Population Selection
The ART women who had live-birth deliveries and available maternal demographic, as well as clinical characteristics from 2015-2019, were included in this study. The excluded criteria were the following: 1) pregnant women under 18 years old; 2) the infant died after birth; 3) multiparous women; 4) having missing data on prepregnancy BMI, history of PTB, parity history, cesarean history, birth interval, prepregnancy diabetes, prepregnancy hypertension, history of smoking before and during pregnancy, gestational diabetes, gestation hypertension, eclampsia, and fertility-enhancing drugs.
Outcomes
The major outcome was gestational age which was obtained on the birth certificate and determined from ultrasonography. We included only those gestational ages in the range of 17-47 weeks. Our outcomes were further divided into term births (TB: ≥ 37 weeks gestation), and preterm births (PTB: < 37 weeks gestation).
Development of the Prediction Model
We collected and classified the following demographic and medical variables: age (18-24, 25-34, 35-44, ≥ 45), race (white, black, American Indian or Alaskan Native (AIAN), Asian, Pacific islander, more than one race), pre-pregnancy BMI (underweight < 18.5, normal 18.5 - 24.9, overweight 25.0 - 29.9, obesity I 30.0 - 34.9, obesity II 35.0 - 39.9, obesity III ≥ 40.0), history of PTB, parity history, cesarean history, birth interval (no previous pregnancy, 0-3 months, 4-17 months, 18-35 months, 36-59 months, ≥ 60 months), prepregnancy diabetes, prepregnancy hypertension, history of smoking before and during pregnancy, gestational diabetes, gestational hypertension, eclampsia, and fertility-enhancing drugs.

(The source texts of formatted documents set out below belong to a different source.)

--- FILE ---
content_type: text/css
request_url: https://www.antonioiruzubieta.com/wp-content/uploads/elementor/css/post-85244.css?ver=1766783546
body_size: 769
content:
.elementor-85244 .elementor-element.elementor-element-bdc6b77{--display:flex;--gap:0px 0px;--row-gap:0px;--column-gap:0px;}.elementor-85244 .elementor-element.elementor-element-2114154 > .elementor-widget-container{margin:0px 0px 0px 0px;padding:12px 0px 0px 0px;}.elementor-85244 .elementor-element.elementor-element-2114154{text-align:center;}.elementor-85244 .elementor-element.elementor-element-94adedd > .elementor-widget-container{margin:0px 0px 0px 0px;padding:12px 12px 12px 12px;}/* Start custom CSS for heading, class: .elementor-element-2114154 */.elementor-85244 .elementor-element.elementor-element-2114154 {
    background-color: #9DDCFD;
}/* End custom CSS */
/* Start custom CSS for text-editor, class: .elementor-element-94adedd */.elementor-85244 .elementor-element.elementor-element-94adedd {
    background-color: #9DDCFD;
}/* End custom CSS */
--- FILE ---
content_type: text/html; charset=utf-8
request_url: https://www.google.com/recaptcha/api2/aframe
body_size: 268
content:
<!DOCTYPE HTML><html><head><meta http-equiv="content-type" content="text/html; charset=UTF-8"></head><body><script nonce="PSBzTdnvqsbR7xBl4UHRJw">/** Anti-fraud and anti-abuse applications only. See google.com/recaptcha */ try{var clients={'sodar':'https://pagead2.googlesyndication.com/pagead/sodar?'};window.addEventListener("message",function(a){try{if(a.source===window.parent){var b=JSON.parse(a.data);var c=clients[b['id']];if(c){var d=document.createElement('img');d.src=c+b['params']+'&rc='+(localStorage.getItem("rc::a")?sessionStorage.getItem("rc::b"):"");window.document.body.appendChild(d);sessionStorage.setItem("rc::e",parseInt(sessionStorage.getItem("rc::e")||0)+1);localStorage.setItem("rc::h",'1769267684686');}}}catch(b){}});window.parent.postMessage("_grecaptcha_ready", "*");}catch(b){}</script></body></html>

The t-test and c2 test was used to compare continuous and categorical variables for TB and PTB women, respectively. Univariable analysis was performed to identify variables associated with PTB. A predictor with P < 0.05 in univariate analysis was included as a candidate variable for multivariable analysis. Then, we used Cox regression for multivariable analysis to develop a model. All statistical analyses were performed using SPSS version 21.0 and R Package Regression Modeling Strategies.
Evaluation of the predictive model
It was necessary to assess the predictive accuracy of the model before developing a nomogram. The common methods, used to verify the predictive power of the model, included c-index for discrimination, Brier score for overall performance, and calibration slope for calibration.
The c-index a was used to evaluate the discrimination which was the ability of the predictive model to distinguish between people who have experienced an event and those who have not. The c-index value is 1, which indicates that the model can be accurately discriminate, while the value equal to 0.5 indicates the random chance of correctly identifying the event. Calibration slope is another index to measure the performance of the prediction model, which checks the consistency between the predicted results and the actual results. A 45° calibration curve represents an ideal prognosis prediction. And the calibration slope value is closer to 1, the performance is better. The Brier score evaluates overall performance and evaluates the difference between observed and predicted values. The closer the value is to 0, the better the predictive power.
The bootstraps using 1000 repeats were used for internal validation of our model and to obtain a deviation correction prediction accuracy measure for the final model. [19] Finally, we used receiver operator characteristic curve (ROC), and calibration curve to evaluate the utility of our nomogram in the validation set.
Creation of the Nomogram
A nomogram was developed as the visualized graphical representation of our final model. [20] There is a guideline on the top of the nomogram that shows a score from 0 to 100 for each predictor. The predictor variables are shown below with a scale showing their effect size, visually showing the relative weight of each variable, and allowing points to be assigned to each significant clinical feature. The sum of the points for each predictor and the corresponding result for predicting the probability of premature birth can be read from the bottom 2 lines.